なので、ランクだとか等級だとかの余計なモノはない。レギオンに所属する戦闘者――リベリオンは各自の自己責任でモンスターを討伐すれば良い。己の実力を客観的に視れず、分不相応な大物を相手取るような間抜けは必要ない。そういう目利きもまた実力の内である。
ではレギオンに勤める職員の主な業務は何か。
これは依頼者とリベリオンの仲介だったり、リベリオンが討伐したモンスターの討伐証明部位の検分や、モンスター討伐によって入手した肉や革、牙や角といった素材部位の買い取り等を行っている。また他のレギオンとの情報共有等、個人で行うには煩雑で難しい面をも受け持っている。縁の下の力持ちと言えるだろう。
そんな風に簡単な説明を受けたセラフィムたちは、それがゲームと大して変わっていないことに安堵した。ゲームと現実の差異は、討伐証明部位というものがないと討伐実績が加算されないという点くらいだろうか。
ゲームでは自動でカウントされていたが、そこはそれ。現実では相応に必要となる手間である。

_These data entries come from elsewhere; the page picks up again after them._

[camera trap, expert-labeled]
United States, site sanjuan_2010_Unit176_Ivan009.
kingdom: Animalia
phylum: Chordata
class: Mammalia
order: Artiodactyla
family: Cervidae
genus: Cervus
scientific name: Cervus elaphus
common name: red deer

そうしてセラフィムたち一行がやって来たのは街道から外れ、切り立った崖や急勾配の多い場所だ。山間部に存在するワラキア領では、街道は勿論のことこういう場所にも注意を向けないといけない。こんな場所にモンスターのコロニーでも出来ようものなら、モンスターには有利で人には不利な場所での戦闘を強いられ、最悪の場合、一方的やられかねない。
とは言え、そこは二百レベルオーバーのセラフィムとその妹たち。ゲーム時にはほぼ全てのマップを踏破したと言っても過言ではない程度には戦い慣れている。一つ間違えれば足を踏み外し、転落死しても不思議ではないような場所でも問題なく戦闘行為可能だったりする。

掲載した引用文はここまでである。